Aim: this study aimed to investigate the role of long non-coding RNA (lncRNA) epidermal growth factor receptor antisense RNA 1 (EGFR-AS1), an antisense transcript of EGFR, in leiomyosarcoma (LMS) and the underlying mechanisms.
Methods: levels of EGFR-AS1 and programmed death ligand 1 (PD-L1) were measured in LMS tissues and cell lines using quantitative real-time PCR (qRT-PCR), as well as western blotting and/or immunohistochemical staining; flow cytometry was employed to validate the role of EGFR-AS1 in altering the activity of CD8+ T cells; interaction of EGFR-AS1 and EGFR was determined by fluorescent in situ hybridization (FISH) and RNA pull-down; regulation of MYC on the PD-L1 promoter was assessed by chromatin immunoprecipitation (ChIP); a xenograft in vivo tumor growth assay was applied to verify the EGFR-AS1/EGFR/MYC/PD-L1 axis in vivo.

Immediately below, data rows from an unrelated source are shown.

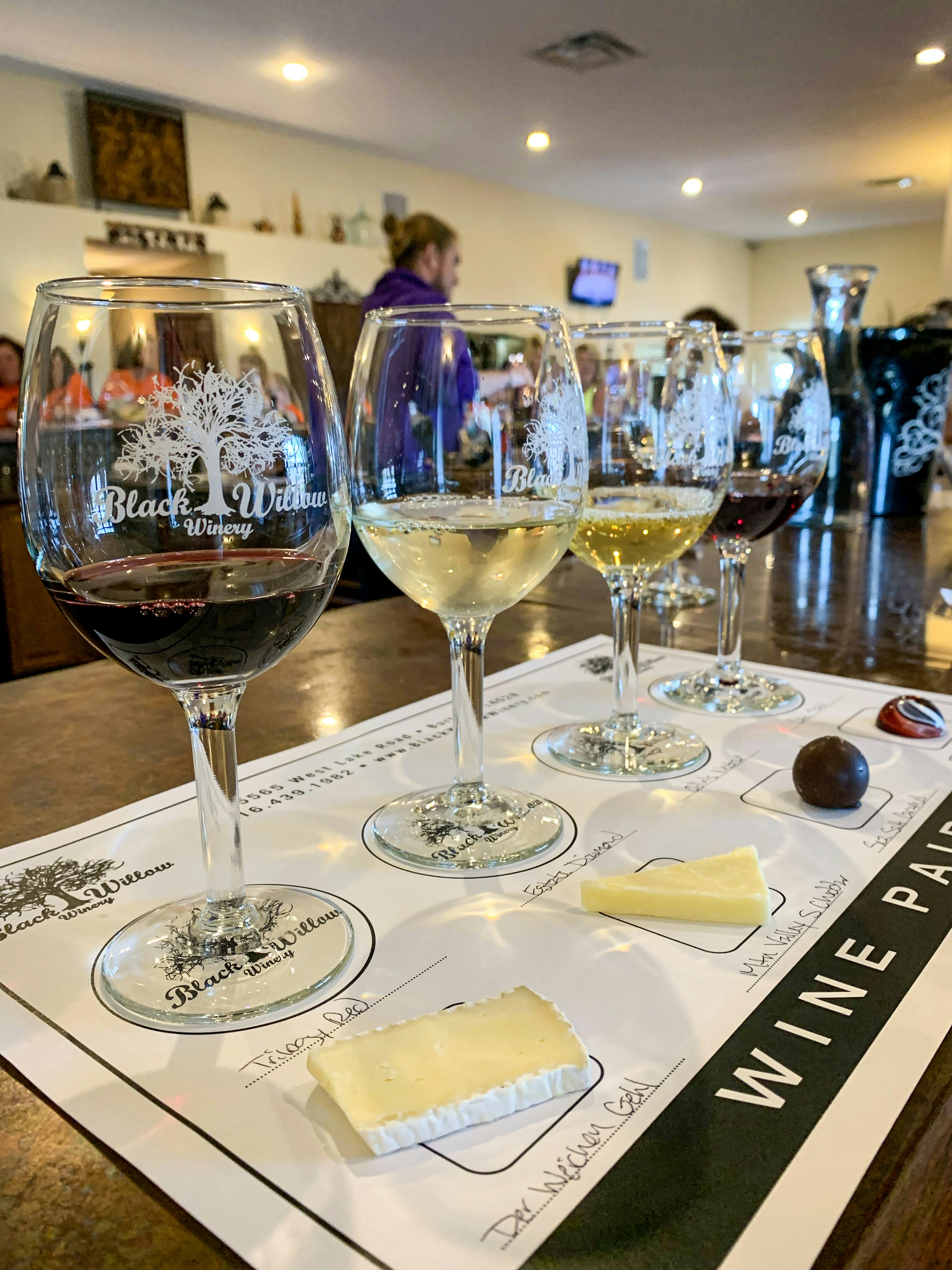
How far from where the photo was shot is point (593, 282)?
27.0ft

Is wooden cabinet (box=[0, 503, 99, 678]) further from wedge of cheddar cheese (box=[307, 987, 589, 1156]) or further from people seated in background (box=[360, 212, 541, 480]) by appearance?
wedge of cheddar cheese (box=[307, 987, 589, 1156])

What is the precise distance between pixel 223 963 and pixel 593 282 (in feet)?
27.8

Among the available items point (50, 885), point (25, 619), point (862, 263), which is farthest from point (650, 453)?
point (862, 263)

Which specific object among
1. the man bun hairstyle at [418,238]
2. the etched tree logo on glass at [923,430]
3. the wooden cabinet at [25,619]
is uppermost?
the man bun hairstyle at [418,238]

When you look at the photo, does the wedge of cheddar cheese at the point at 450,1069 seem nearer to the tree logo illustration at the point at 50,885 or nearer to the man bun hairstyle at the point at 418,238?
the tree logo illustration at the point at 50,885

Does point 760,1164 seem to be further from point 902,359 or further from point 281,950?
point 902,359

Results: up-regulation of EGFR-AS1 and PD-L1 in LMS tissues was negatively correlated with CD8+ T-cell infiltration; EGFR-AS1 positively regulated PD-L1, thereby strengthening interaction of LMS cells and CD8+ T cells and triggering CD8+ T cell apoptosis via the PD-1/PD-L1 checkpoint; EGFR-AS1 co-localized and interacted with EGFR to promote MYC activity; MYC was identified as a transcriptional activator of PD-L1.
Conclusion: lncRNA EGFR-AS1 was demonstrated to increase PD-L1 expression through the EGFR/MYC pathway in LMS cells, thereby repressing T-cell infiltration and contributing to immune escape.
Keywords: LMS; T-cell infiltration.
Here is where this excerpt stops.